# Tax Liability



## ndskidder (Mar 8, 2010)

Hello, I am a US citizen and considering a 3-6month consulting contract in Abu Dhabi. I am being pitched by the firm that it is tax free but my sense is that they are speaking more from the firm's liability than my own--it is a small firm with limited presence in the region at the moment. I gather that I am subject to taxes based on my nationality and not my physical presence. I have no intention of relinquishing my US citizenship or status as long term resident at the moment. Anyone able to advise on the conceptual basis of my situation, as well as any deductions and or pitfalls out there?

Thanks very much
Nick


----------



## Bevdeforges (Nov 16, 2007)

Evidently there are no income taxes in Abu Dhabi (or in the rest of the Emirates). But as a US citizen, you must declare and pay taxes on your worldwide income - including from any consulting gigs in Abu Dhabi or any other country with or without income taxes.

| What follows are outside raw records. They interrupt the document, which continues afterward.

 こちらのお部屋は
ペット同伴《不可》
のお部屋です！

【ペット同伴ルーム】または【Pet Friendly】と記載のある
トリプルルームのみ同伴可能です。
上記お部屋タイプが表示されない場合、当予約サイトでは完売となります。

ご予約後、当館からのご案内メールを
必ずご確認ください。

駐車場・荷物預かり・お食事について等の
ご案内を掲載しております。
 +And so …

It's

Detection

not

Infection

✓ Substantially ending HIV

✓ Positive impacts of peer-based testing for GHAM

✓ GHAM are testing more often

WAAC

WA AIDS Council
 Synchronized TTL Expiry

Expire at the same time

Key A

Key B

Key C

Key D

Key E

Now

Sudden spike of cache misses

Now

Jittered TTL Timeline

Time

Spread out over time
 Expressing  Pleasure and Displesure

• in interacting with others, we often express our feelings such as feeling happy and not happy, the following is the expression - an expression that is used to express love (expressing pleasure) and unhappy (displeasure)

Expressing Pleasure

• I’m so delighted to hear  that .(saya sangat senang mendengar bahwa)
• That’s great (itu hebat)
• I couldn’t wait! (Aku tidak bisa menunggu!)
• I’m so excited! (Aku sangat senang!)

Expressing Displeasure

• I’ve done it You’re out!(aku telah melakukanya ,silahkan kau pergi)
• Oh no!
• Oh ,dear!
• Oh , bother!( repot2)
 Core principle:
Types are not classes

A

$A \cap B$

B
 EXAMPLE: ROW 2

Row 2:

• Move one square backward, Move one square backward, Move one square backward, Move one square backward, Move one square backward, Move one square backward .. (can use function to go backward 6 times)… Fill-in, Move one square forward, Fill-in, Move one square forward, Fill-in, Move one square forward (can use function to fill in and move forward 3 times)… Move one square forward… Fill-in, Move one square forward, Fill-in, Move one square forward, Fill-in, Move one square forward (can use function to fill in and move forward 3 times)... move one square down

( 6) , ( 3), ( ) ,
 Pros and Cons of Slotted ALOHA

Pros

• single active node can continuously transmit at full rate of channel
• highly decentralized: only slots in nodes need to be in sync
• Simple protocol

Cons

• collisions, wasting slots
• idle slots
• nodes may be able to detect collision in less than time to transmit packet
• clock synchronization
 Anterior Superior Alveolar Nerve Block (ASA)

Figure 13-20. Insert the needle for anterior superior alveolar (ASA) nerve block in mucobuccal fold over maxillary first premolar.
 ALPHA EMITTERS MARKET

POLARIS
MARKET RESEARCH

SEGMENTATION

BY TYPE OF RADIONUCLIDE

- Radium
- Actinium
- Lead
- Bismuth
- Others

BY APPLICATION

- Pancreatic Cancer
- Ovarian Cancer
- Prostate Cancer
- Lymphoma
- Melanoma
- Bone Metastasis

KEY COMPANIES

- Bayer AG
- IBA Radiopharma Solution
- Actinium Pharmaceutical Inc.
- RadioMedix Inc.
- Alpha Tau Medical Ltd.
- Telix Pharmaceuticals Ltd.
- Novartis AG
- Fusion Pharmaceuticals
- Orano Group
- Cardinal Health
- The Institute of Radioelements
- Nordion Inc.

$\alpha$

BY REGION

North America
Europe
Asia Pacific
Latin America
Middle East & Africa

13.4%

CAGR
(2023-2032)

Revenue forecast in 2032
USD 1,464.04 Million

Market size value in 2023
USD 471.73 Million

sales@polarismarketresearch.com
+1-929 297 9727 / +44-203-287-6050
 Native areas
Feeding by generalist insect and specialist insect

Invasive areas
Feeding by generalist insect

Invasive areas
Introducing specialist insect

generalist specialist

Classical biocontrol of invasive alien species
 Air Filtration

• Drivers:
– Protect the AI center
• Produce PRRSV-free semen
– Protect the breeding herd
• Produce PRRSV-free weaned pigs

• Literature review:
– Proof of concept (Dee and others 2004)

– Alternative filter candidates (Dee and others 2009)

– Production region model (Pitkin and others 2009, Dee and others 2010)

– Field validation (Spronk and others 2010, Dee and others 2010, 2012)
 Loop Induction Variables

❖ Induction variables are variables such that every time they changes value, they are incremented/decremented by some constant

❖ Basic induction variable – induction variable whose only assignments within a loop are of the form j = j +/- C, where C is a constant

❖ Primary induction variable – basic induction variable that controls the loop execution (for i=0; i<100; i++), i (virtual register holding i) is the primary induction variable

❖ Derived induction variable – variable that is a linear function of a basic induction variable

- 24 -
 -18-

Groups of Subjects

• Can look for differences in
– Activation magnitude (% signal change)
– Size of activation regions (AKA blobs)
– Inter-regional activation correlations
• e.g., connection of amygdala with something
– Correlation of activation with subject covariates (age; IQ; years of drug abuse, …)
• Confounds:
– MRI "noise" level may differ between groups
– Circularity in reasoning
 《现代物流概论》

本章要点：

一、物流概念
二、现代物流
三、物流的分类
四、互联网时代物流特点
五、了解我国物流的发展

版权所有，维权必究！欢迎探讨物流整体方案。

Unfortunately, a 3 to 6 month gig will not qualify you for the overseas earned income exclusion (form 2555). For that you need to be overseas for 12 consecutive months, or for an entire calendar year (i.e. Jan 1 to Dec. 31). 
Cheers,
Bev


----------



## ndskidder (Mar 8, 2010)

Bevdeforges said:


> Evidently there are no income taxes in Abu Dhabi (or in the rest of the Emirates). But as a US citizen, you must declare and pay taxes on your worldwide income - including from any consulting gigs in Abu Dhabi or any other country with or without income taxes.
> 
> Unfortunately, a 3 to 6 month gig will not qualify you for the overseas earned income exclusion (form 2555). For that you need to be overseas for 12 consecutive months, or for an entire calendar year (i.e. Jan 1 to Dec. 31).
> Cheers,
> Bev


Thanks Bev, I can't tell you how helpful this information is. I really appreciate it


----------